Enfin, dans la nouvelle région rassemblant l’Alsace, la Lorraine et Champagne- Ardenne, c’est à nouveau le département le plus éloigné de Strasbourg qui se distingue, puisque c’est dans les Ardennes que la participation progresse le moins avec +1,9 point contre +5,1 points pour l’ensemble de l’ancienne région Champagne-Ardenne. À l’inverse, c’est l’ancienne région Alsace qui affiche la progression de la participation la plus forte avec +6 points. C’est aussi dans cette nouvelle région Alsace-Champagne-Ardenne-Lorraine (Acal) que l’opposition à la fusion était la plus forte (d’après un sondage TNS réalisé en septembre 2015, 57% des habitants y étaient opposés, contre 20% d’habitants favorables) et qu’une offre politique spécifique s’efforçait de rassembler les opposants à la réforme territoriale.
Le vote régionaliste alsacien noyé dans la nouvelle région
Voir Jérôme Fourquet et Sylvain Manternach, Départementales de mars 2015 (2) : le premier tour, « Les votes régionalistes », Fondation pour l’innovation politique, août 2015, p. 30-34.
Menée par le parti régionaliste alsacien Unser Land («Notre pays»), associé au Parti lorrain, au Parti mosellan et à l’Alliance écologiste indépendante (AEI), la liste «Non à l’Acal, oui à nos régions !» n’obtient des scores notables qu’en Alsace, région qui pourtant conserve la capitale régionale. Ce vote a essentiellement été porté par Unser Land, parti régionaliste alsacien qui a organisé l’opposition à la réforme territoriale, notamment en maintenant, le 30 novembre 2014, une manifestation interdite par la préfecture du fait de la présence supposée de personnes violentes.
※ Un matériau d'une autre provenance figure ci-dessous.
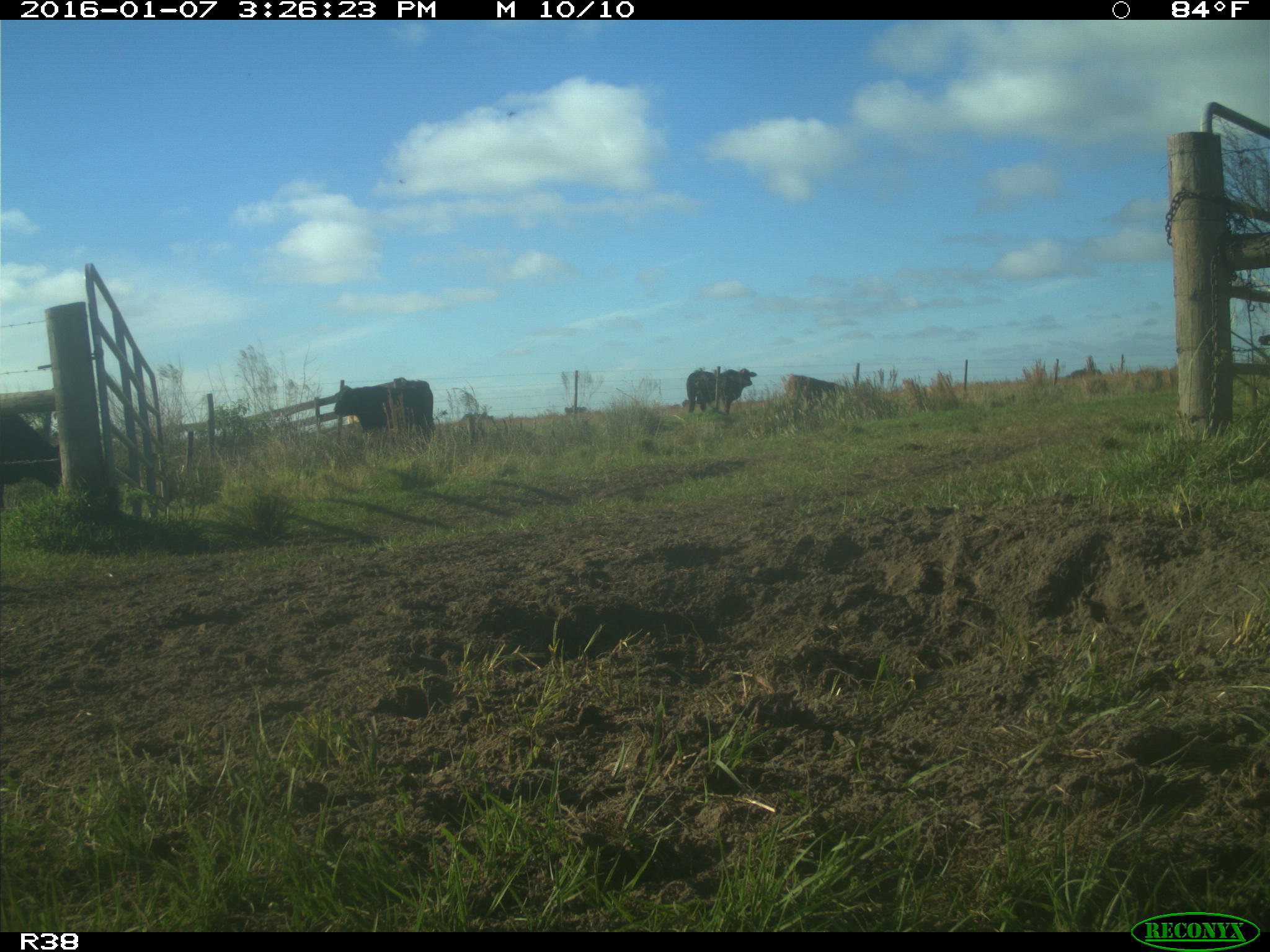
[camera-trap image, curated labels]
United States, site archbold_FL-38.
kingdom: Animalia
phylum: Chordata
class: Mammalia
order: Artiodactyla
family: Bovidae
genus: Bos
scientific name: Bos taurus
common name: domestic cow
Bos taurus (domestic cow).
La manifestation s’est déroulée sans incident, en présence d’élus ou d’anciens élus alsaciens.
Fort de cette mobilisation réussie, Unser Land est parvenu lors des départementales de 2015 à présenter des binômes dans vingt-trois des quarante cantons alsaciens et a réalisé des scores en très nette progression par rapport aux élections cantonales de 2011, avec en moyenne 14,4% dans les vingt-trois cantons où il était présent et une capacité à mordre aussi bien sur l’électorat de droite que sur celui de gauche3. Les dirigeants du mouvement ont donc décidé de poursuivre sur leur lancée en présentant une liste aux régionales de décembre 2015 mais, conscients qu’il leur fallait trouver des alliés et relais au-delà de l’Alsace, ils se sont rapprochés de différents petits mouvements en Lorraine et Champagne-Ardenne. Cette stratégie a montré ses limites puisque cette liste n’obtient que 4,7% des suffrages exprimés sur l’ensemble de la grande région Alsace-Champagne-Ardenne-Lorraine, avec des résultats qui se déclinent comme suit : 1,1% en Champagne-Ardenne, 1,6% en Lorraine et 11,1% en Alsace.
Carte 2 : Score de la liste «Non à l’Acal, oui à nos régions !» au 1er tour des élections régionales de 2015 (en % des suffrages exprimés)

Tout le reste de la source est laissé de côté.